そこで、リバースプロキシ (今回は nginx) でやっていた処理を Rails に移植してリバースプロキシをなくすことにした。Rails でやることは増えるが、構成をシンプルにできるメリットのほうが大きいと判断した。また、複数のコンテナを協調させる難易度が高いということも理由として挙げられる。

移植した処理内容については後述する。

静的ファイルはコンテナに含める

静的ファイルを S3 等のストレージから配信する場合、ポータビリティの低下といった問題が挙げられる。アプリケーションが Docker イメージだけで完結しなくなり、またそれに伴いデバッグが複雑になってしまう。そこで、CloudFront を前段に配置し、静的ファイルは Rails のコンテナに持たせることにした。Rails で静的ファイルを配信することのパフォーマンス面については後述する。

CloudFront は Rails とは別ドメインにする。Railsexample.com とすると CloudFront が assets.example.com というような構成だ。静的ファイルは assets.example.com を介して、その他は example.com から取得する。このとき CloudFront のオリジンは example.com になる。全てのリクエストを CloudFront 経由にするパターンもあるが、CDN の設定をなるべくシンプルにしておきたいことから採用はしなかった。少し話が逸れてしまうがポータビリティの観点から CDN はコンテンツ配信に専念させたいと思っていて、アプリケーションの動作に CDN の機能が必須になってしまうような状況は避けたい。

一応、動的ページに CloudFront 経由でアクセスされることも想定されるが、RailsCache-Control: max-age=0, private, must-revalidate を返す (つまり CF にはキャッシュされない) ため特には問題にならないと考えている。この場合、検索エンジンにクロールされると重複コンテンツと判定される恐れがあるため view に <link rel="canonical"> を追加しておく。

また、静的ファイルを別ドメインから配信する場合は CORS を有効にする必要がある。今回は rack-cors を用いた。

リバースプロキシでやっていた処理の移植

静的ファイルの配信

CloudFront を前段に配置することを前提に、以下の要件で配信をしたい。

  • /assets 以下はキャッシュする (fingerprint があるため)
  • それ以外は更新がないか常に確認させる

Rails 標準の仕組み (config.public_file_server) ではリクエストパスに応じて Cache-Control を制御するといったことができず、要件を満たすことができない。そのため config.public_filer_server を参考に Rack middleware を作成した。

class Rack::MyStatic
  def initialize(app, root: 'public')
    @assets = ActionDispatch::Static.new(
      app, root, headers: { 'Cache-Control' => 'public, max-age=315360000' }
    )
    @public = ActionDispatch::Static.new(
      app, root, headers: { 'Cache-Control' => 'no-cache' }
    )
  end

  def call(env)
    req = Rack::Request.new(env)

    case
    when req.path.start_with?('/assets/')
      @assets.call(req.env)
    else
      @public.call(req.env)
    end
  end
end

Rails へのリクエスト数は増えるが、静的ファイルの大多数を占める /assets 以下は CloudFront でキャッシュすることができる。実際、この変更の前後に New Relic を確認したところ、特にパフォーマンスに影響はなかった。

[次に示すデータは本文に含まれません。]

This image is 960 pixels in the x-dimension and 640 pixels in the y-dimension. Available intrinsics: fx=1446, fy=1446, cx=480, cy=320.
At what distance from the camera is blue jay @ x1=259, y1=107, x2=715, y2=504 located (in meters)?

また、移行前の構成では nginx が gzip 圧縮をしていたがこれは CloudFront で行う。

www ドメインを naked ドメインにリダイレクトする

www.example.comexample.com にリダイレクトするやつ。rack-rewrite を用いた。

Dockerfile

base と呼ばれる、依存パッケージや gem をインストールしたイメージを起点に、development や production のイメージを作成する。イメージを共通にしたいところではあるが、development と production は必要になるパッケージも異なるため完全に共通にすることは難しいと考えている。例えば development では E2E テストに使用するため Chrome が必要になる。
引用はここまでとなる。